I tried to use that $\lambda_{min} = \min_{||x|| = 1} x^T B x$, and once the computation done I get $$x^T B x \, \geq \, x^T A x + (Ax)^T x = 2 \cdot \langle Ax, x \rangle $$ But then I don't see how to get the result.
Any suggestion? Thanks in advance!
On
Consider
$$I+B=(I+A)(I+A^T)=CC^T \ \text{with} \ C:=I+A$$
which is invertible (hypothesis).
$CC^T$, being symmetric definite positive (see remark below), has all its eigenvalues $> 0$.

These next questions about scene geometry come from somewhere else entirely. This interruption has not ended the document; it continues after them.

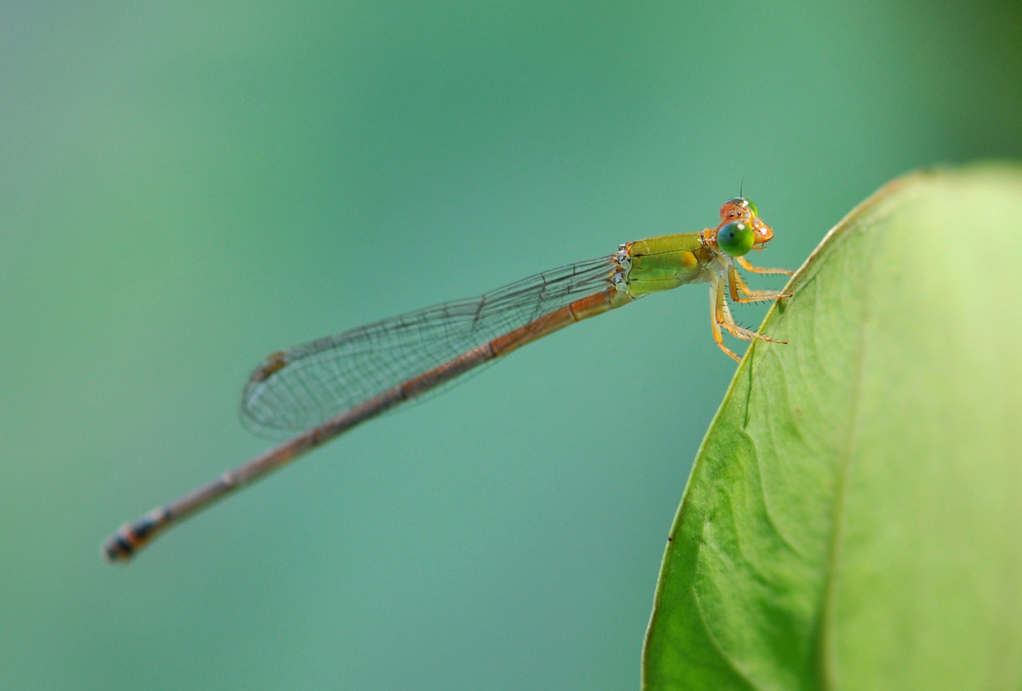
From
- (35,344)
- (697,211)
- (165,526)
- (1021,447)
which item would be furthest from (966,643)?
(35,344)

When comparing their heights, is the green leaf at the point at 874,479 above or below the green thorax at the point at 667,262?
below

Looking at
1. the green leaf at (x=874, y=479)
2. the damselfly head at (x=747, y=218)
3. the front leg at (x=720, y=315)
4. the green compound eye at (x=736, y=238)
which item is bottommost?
the green leaf at (x=874, y=479)

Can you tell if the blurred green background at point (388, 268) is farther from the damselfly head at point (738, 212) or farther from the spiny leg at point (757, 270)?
the damselfly head at point (738, 212)

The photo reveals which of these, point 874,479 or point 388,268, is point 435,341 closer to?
point 388,268

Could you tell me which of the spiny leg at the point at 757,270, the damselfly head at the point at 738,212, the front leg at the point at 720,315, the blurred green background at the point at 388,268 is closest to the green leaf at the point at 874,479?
the spiny leg at the point at 757,270

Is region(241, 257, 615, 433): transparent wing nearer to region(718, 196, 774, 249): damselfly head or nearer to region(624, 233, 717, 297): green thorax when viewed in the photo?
region(624, 233, 717, 297): green thorax

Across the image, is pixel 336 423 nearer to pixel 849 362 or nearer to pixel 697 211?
pixel 697 211

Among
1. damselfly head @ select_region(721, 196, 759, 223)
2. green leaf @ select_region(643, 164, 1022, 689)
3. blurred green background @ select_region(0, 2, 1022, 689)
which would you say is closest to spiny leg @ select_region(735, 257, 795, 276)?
damselfly head @ select_region(721, 196, 759, 223)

Therefore, the eigenvalues of $B=CC^T-I$ are all $> -1$.
Remark : for $X \neq 0, X^TCC^TX=(C^TX)^T(C^TX)=\|C^TX\|^2 \geq 0$
and in fact $>0$ because $C$ is invertible.
Note that $$\tag1 I+B=(I+A)^T(I+A).$$ Hence with $y:=(I+A)x$, $$x^T(I+B)x=y^Ty\ge 0 $$ so that $\lambda_\min\ge-1$. As the factors on the right of $(1)$ are invertible, $-1$ cannot be an eigenvalue of $B$.